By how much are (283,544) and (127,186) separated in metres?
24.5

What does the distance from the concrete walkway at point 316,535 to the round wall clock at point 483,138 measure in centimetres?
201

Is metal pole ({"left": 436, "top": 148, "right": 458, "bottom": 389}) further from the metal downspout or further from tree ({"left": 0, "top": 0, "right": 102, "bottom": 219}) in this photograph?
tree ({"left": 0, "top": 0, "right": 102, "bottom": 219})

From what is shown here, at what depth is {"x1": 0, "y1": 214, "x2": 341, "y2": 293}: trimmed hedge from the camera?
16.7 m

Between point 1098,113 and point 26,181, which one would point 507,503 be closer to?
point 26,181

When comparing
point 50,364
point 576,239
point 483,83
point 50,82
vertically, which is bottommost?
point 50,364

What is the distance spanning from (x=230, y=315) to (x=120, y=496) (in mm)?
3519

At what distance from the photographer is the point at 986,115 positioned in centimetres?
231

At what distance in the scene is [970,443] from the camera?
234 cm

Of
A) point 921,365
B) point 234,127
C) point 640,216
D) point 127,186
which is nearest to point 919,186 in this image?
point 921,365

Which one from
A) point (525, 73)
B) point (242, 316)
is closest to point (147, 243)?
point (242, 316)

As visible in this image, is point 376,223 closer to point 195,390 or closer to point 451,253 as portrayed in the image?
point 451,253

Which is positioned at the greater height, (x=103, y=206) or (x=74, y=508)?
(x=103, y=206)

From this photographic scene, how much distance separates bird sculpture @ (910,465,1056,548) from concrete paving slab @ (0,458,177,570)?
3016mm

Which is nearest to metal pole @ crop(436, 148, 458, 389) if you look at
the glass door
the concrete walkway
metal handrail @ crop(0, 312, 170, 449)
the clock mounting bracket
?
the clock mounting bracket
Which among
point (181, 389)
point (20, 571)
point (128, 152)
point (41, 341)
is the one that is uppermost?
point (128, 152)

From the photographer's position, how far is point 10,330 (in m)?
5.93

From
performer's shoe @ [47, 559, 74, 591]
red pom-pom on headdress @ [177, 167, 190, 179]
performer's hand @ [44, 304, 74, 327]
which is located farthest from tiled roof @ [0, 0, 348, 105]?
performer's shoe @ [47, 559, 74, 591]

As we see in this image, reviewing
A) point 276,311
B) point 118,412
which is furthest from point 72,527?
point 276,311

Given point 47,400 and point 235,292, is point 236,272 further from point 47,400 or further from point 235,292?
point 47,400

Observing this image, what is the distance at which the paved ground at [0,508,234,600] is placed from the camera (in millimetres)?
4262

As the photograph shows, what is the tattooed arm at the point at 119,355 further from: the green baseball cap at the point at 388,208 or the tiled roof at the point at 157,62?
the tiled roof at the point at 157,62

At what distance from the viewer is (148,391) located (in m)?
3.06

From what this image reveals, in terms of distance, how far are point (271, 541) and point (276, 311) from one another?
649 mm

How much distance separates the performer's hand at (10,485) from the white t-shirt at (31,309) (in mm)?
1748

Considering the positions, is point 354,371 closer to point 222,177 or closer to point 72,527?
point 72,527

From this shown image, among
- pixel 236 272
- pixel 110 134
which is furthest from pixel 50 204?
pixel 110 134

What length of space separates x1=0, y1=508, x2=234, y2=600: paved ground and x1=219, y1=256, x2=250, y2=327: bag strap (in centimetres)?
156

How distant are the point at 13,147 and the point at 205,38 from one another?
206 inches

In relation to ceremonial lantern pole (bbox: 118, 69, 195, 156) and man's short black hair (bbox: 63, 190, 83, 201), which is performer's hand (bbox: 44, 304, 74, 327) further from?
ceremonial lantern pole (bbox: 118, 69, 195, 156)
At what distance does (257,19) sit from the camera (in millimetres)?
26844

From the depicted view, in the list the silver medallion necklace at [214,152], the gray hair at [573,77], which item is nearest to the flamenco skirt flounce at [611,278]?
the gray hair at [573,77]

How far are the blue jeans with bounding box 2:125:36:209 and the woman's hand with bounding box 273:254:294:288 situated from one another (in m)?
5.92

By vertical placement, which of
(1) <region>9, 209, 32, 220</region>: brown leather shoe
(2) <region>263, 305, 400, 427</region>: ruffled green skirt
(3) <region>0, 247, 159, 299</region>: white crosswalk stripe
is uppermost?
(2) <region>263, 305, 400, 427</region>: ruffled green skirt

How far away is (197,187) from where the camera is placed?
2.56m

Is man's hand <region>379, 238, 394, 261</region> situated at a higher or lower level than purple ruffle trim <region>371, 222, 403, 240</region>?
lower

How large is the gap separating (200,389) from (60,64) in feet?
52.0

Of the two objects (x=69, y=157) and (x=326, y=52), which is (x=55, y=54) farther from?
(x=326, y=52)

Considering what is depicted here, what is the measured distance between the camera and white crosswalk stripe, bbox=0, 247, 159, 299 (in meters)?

_WHAT YOU SHOULD DO_: Repeat word for word each line from the one with "What length of" to the end of the records above, inclusive.

_EXERCISE OUTPUT_:
What length of space separates x1=0, y1=508, x2=234, y2=600: paved ground and x1=219, y1=256, x2=250, y2=327: bag strap (in centimetres)?
156

How distant are the point at 13,147 and the point at 205,38 from one another?
206 inches

In relation to ceremonial lantern pole (bbox: 118, 69, 195, 156) and man's short black hair (bbox: 63, 190, 83, 201), which is performer's hand (bbox: 44, 304, 74, 327) further from?
ceremonial lantern pole (bbox: 118, 69, 195, 156)
At what distance does (257,19) sit from the camera (in millimetres)?
26844

From the depicted view, in the list the silver medallion necklace at [214,152], the gray hair at [573,77], which item is nearest to the flamenco skirt flounce at [611,278]?
the gray hair at [573,77]

How far are the blue jeans with bounding box 2:125:36:209 and the woman's hand with bounding box 273:254:294:288 situated from one another (in m)?
5.92

By vertical placement, which of
(1) <region>9, 209, 32, 220</region>: brown leather shoe
(2) <region>263, 305, 400, 427</region>: ruffled green skirt
(3) <region>0, 247, 159, 299</region>: white crosswalk stripe
is uppermost?
(2) <region>263, 305, 400, 427</region>: ruffled green skirt

How far away is (197,187) from where the camera is placed?
2.56m

Is man's hand <region>379, 238, 394, 261</region> situated at a higher or lower level than purple ruffle trim <region>371, 222, 403, 240</region>?
lower

How large is the gap separating (200,389) from (60,64) in feet?
52.0

Of the two objects (x=69, y=157) and (x=326, y=52), which is (x=55, y=54) farther from?
(x=326, y=52)

Considering what is depicted here, what is the measured distance between the camera and white crosswalk stripe, bbox=0, 247, 159, 299 (in meters)?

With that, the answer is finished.